▶ What is being asked: In this exercise, print only the lines from the line with "1314 Werner Ave — Photo 13" to the last line of the data below, inclusive. Any pictures should be left out.

=== Section Start ===

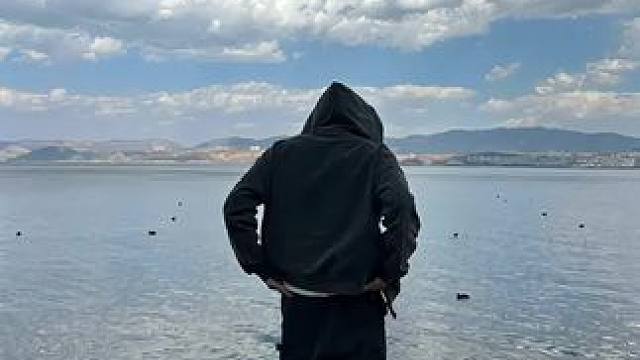 #永恒燃烧的羽翼带我脱离凡间的沉沦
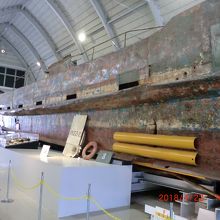 鉄板の継ぎ合わせのような船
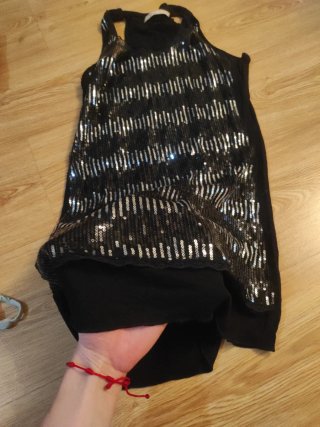 Camiseta lentejuelas negra y plateada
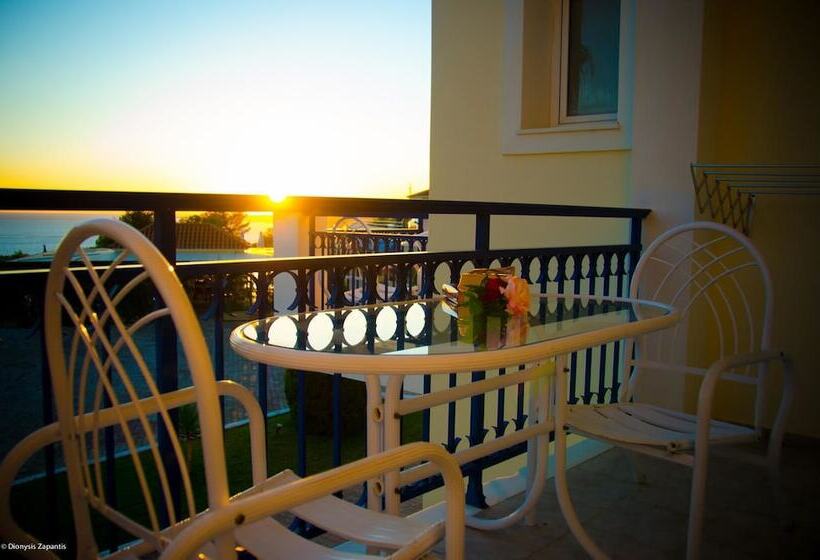 בית מלון כפרי Liberatos Village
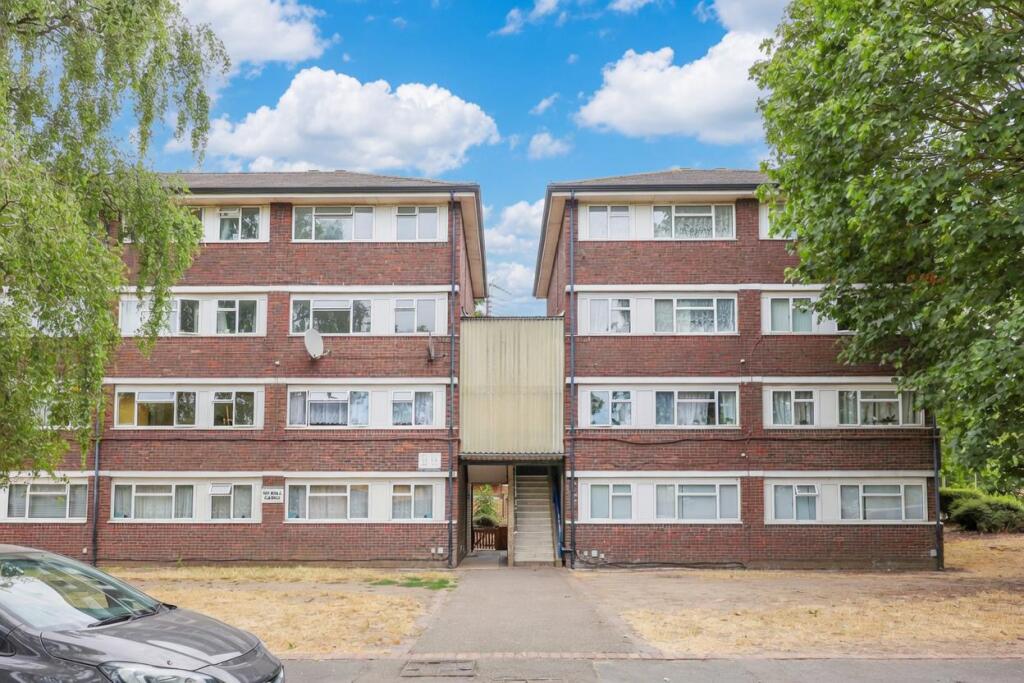 Apartment in London, Yiewsley - View 3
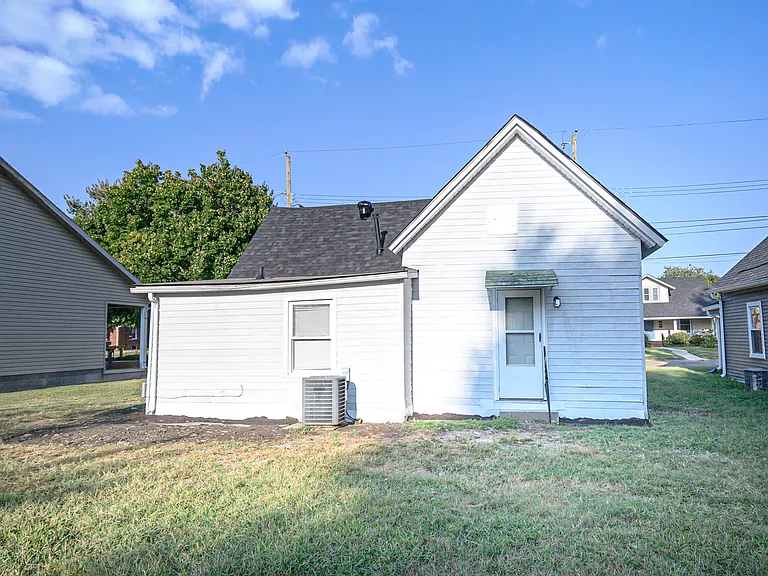 1314 Werner Ave — Photo 13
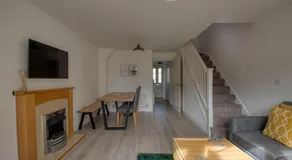 Peaceful terrace house with allocated parking bay - Pass the Keys - Image 3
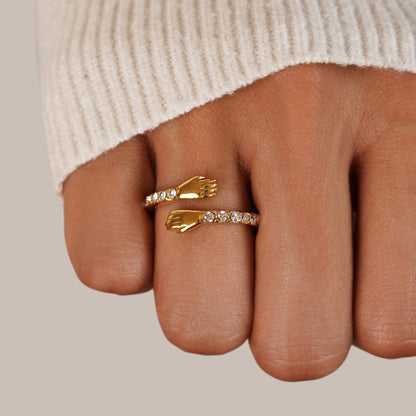 Hug Me Forever 18K Goldring Alma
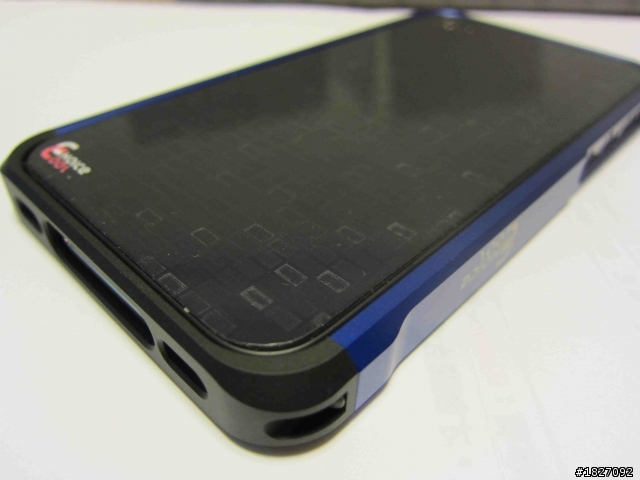 女王的iphone4新衣 (金鋁衣)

=== Section End ===

▶ Task result:
 1314 Werner Ave — Photo 13
 Peaceful terrace house with allocated parking bay - Pass the Keys - Image 3
 Hug Me Forever 18K Goldring Alma
 女王的iphone4新衣 (金鋁衣)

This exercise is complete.